Referências aos traços, cores e materiais usados pelo paisagista Roberto Burle Marx aparecem em, pelo menos, outros seis dos 53 ambientes da Casa Cor Paraná deste ano. Com trabalhos não só no paisagismo, mas também no design, na pintura, escultura e na tapeçaria, entre outras áreas, Burle Marx é considerado um artista completo. Para quem não conhece muito bem o seu trabalho, basta olhar para o calçadão de Copacabana ou mesmo para as áreas externas dos prédios públicos de Brasília, como o Palácio do Planalto. O uso de cores vibrantes, formas orgânicas e de plantas nativas da flora brasileira eram marcas do paisagista.
Foi justamente as duas primeiras referências que as arquitetas Daniela Sumida de Albuquerque e Márcia Helena Guimarães usaram como inspiração no projeto do Mini Loft - ambiente de 18 metros quadrados que engloba hall, cozinha e mesa de trabalho, estar íntimo, closet, área de serviço e instalações sanitárias. O espaço tem cores quentes e um painel na entrada cujos traços lembram o desenho da calçada da praia carioca.
- - -
**SUA TAREFA**
Repita sem alterações o trecho do texto sobre Burle Marx, começando em "Referências aos traços, cores" e terminando em "marcas do paisagista.". Os registros a seguir são um material à parte, sem relação com o texto.

Itens armazenados:
- - -
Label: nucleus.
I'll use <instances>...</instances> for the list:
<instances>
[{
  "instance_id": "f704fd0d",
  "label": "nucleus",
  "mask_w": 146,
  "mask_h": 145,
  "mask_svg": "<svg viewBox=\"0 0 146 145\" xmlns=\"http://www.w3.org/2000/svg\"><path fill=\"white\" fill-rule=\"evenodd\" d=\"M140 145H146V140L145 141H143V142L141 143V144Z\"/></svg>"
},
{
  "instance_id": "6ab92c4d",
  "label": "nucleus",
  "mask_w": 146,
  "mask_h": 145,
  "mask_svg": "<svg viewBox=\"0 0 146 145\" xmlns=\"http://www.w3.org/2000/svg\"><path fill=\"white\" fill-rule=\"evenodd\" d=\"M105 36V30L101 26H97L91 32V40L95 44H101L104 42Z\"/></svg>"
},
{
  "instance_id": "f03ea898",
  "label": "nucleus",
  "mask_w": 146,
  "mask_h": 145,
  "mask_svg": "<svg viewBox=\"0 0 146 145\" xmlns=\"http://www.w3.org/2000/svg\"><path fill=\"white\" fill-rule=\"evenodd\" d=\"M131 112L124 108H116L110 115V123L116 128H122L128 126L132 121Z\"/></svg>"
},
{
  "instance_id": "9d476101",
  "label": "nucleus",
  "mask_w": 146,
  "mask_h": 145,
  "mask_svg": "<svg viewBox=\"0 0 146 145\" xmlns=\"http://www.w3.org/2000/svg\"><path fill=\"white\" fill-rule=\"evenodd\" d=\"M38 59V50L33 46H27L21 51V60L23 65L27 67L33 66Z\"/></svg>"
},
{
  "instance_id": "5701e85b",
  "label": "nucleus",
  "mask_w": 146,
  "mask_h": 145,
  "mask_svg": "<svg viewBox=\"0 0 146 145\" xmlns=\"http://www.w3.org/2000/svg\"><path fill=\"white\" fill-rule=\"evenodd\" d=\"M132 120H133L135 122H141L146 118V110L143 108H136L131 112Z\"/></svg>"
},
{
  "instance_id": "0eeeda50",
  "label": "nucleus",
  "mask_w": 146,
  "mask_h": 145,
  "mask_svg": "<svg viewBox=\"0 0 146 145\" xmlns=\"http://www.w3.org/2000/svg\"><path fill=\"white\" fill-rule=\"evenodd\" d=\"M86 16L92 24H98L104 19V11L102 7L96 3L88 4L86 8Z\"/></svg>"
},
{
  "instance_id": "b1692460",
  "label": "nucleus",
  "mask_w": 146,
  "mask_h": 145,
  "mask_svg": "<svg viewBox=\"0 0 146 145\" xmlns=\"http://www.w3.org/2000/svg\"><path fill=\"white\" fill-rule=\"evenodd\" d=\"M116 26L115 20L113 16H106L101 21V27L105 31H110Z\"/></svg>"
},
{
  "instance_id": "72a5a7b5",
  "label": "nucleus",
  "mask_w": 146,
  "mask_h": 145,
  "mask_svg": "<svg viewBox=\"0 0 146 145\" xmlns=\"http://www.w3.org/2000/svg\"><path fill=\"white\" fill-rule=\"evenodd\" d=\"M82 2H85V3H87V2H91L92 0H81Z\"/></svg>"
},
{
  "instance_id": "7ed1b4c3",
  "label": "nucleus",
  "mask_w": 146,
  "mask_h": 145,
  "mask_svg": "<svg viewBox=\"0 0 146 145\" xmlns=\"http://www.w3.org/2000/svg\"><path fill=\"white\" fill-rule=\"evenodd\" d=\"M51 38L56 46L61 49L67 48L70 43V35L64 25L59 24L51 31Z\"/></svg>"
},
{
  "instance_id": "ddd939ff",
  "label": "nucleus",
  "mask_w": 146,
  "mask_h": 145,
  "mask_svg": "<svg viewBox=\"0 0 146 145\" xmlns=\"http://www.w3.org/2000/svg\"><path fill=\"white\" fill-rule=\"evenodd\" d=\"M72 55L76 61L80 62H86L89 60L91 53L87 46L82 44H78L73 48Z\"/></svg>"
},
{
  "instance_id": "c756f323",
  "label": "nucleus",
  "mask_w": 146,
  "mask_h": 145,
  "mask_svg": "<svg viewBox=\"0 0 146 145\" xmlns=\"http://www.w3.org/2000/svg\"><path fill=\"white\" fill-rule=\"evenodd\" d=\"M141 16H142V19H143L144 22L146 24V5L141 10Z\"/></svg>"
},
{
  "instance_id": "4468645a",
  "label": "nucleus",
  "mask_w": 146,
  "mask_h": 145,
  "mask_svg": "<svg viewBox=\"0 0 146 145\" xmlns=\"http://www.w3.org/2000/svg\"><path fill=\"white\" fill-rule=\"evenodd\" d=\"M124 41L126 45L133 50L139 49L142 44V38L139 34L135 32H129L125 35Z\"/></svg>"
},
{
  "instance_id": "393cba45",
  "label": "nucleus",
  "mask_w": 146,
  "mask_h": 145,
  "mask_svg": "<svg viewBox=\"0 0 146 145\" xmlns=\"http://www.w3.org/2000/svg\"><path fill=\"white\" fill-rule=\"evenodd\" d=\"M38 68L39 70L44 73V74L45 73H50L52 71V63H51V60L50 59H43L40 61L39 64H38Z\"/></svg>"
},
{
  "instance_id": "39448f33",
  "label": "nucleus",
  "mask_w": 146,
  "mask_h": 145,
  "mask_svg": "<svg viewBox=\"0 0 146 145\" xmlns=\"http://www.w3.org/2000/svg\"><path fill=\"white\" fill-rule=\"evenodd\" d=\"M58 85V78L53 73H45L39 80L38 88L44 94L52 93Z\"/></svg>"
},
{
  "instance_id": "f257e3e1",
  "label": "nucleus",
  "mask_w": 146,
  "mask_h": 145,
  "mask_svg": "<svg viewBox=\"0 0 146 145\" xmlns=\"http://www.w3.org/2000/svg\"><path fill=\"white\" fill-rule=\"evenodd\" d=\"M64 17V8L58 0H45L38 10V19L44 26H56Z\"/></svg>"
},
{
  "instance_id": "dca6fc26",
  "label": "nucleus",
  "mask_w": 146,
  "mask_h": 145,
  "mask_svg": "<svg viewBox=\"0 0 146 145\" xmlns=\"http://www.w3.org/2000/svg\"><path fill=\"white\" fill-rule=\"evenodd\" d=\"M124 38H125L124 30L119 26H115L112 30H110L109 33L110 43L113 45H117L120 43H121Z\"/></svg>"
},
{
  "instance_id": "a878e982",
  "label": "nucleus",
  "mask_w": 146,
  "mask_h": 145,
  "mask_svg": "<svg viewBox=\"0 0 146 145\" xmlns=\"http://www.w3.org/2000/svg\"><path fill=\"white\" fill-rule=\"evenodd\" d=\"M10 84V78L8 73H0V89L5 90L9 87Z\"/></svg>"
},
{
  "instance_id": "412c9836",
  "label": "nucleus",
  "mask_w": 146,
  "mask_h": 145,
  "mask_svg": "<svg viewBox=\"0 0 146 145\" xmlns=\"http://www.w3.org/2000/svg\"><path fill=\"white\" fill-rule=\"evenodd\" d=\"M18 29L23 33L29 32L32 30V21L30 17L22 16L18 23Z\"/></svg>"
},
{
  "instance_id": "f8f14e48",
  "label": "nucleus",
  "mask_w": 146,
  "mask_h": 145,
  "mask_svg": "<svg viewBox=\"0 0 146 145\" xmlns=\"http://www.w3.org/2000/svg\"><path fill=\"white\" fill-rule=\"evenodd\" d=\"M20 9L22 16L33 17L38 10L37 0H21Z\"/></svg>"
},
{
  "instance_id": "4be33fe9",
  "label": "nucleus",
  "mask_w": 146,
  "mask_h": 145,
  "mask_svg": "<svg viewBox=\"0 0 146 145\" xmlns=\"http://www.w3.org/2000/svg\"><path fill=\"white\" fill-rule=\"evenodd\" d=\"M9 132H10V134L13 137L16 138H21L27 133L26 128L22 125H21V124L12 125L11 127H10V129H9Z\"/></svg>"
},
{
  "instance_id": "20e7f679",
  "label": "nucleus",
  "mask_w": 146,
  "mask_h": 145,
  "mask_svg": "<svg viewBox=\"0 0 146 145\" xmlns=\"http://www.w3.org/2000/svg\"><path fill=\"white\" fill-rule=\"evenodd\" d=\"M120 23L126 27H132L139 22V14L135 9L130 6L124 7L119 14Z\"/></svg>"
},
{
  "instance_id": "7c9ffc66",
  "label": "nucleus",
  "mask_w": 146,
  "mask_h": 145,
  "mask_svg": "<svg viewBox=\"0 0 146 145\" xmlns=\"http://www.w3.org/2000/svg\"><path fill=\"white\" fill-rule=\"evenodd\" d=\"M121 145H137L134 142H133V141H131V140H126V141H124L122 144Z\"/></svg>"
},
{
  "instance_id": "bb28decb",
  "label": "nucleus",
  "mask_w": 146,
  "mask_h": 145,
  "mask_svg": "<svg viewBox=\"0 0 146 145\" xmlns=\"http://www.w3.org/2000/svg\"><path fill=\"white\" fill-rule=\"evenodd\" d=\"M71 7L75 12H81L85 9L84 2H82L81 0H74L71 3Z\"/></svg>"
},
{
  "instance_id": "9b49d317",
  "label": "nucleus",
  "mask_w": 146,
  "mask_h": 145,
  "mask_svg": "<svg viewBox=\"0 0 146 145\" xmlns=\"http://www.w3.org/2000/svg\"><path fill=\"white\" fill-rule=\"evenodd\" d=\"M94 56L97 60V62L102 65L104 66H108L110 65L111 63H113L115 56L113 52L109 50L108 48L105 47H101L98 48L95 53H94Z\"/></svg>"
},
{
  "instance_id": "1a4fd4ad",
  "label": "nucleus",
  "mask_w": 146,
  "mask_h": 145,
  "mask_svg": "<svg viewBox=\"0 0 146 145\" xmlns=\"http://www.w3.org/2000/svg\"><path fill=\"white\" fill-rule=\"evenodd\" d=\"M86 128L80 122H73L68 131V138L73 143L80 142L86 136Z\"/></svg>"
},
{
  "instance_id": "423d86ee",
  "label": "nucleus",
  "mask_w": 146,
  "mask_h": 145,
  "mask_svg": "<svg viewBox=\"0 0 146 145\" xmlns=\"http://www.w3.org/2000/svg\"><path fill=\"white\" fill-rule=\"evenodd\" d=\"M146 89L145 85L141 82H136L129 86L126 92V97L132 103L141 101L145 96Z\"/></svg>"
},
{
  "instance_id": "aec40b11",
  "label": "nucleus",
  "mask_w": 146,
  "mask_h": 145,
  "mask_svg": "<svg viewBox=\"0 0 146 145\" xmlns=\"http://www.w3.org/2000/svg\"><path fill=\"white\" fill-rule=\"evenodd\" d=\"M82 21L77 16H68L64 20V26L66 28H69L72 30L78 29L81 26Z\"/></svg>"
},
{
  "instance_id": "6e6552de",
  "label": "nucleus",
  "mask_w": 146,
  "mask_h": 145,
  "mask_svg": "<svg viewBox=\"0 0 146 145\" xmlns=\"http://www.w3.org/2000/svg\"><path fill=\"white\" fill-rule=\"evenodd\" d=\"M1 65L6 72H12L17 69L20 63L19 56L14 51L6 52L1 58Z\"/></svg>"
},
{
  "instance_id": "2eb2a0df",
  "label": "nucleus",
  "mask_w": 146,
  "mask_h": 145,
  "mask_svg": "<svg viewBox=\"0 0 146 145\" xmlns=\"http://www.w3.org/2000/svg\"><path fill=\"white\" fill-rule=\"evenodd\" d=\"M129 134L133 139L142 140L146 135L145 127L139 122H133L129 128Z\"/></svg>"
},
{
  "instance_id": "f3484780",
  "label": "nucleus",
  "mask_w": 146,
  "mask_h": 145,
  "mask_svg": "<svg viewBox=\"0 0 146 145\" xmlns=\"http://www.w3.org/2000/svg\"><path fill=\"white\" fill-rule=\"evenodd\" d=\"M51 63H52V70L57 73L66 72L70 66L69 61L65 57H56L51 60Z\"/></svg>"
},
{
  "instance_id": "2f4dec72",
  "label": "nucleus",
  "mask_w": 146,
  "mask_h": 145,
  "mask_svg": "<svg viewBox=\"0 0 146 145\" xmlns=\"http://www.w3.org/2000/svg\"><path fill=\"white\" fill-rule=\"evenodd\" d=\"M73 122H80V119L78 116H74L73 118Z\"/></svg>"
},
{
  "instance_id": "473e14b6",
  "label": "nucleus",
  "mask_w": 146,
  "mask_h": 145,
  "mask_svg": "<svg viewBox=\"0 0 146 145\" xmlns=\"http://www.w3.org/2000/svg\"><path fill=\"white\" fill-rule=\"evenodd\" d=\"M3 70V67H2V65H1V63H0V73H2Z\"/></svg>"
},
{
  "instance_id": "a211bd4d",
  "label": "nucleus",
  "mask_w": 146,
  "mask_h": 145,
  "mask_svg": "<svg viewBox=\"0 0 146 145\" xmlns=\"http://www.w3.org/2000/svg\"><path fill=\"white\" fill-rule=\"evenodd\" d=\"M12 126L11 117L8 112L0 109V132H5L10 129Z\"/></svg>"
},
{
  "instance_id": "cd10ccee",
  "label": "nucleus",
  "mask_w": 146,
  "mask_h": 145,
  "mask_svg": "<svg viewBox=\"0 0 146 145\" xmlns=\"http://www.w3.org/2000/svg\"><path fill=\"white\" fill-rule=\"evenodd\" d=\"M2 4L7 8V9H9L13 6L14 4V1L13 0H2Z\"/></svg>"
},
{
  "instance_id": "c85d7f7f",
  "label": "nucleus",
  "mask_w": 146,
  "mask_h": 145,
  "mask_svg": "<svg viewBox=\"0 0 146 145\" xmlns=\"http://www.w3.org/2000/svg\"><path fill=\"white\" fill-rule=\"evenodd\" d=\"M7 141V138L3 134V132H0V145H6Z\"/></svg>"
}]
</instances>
- - -
**SOLUÇÃO DO PROBLEMA**
Referências aos traços, cores e materiais usados pelo paisagista Roberto Burle Marx aparecem em, pelo menos, outros seis dos 53 ambientes da Casa Cor Paraná deste ano. Com trabalhos não só no paisagismo, mas também no design, na pintura, escultura e na tapeçaria, entre outras áreas, Burle Marx é considerado um artista completo. Para quem não conhece muito bem o seu trabalho, basta olhar para o calçadão de Copacabana ou mesmo para as áreas externas dos prédios públicos de Brasília, como o Palácio do Planalto. O uso de cores vibrantes, formas orgânicas e de plantas nativas da flora brasileira eram marcas do paisagista.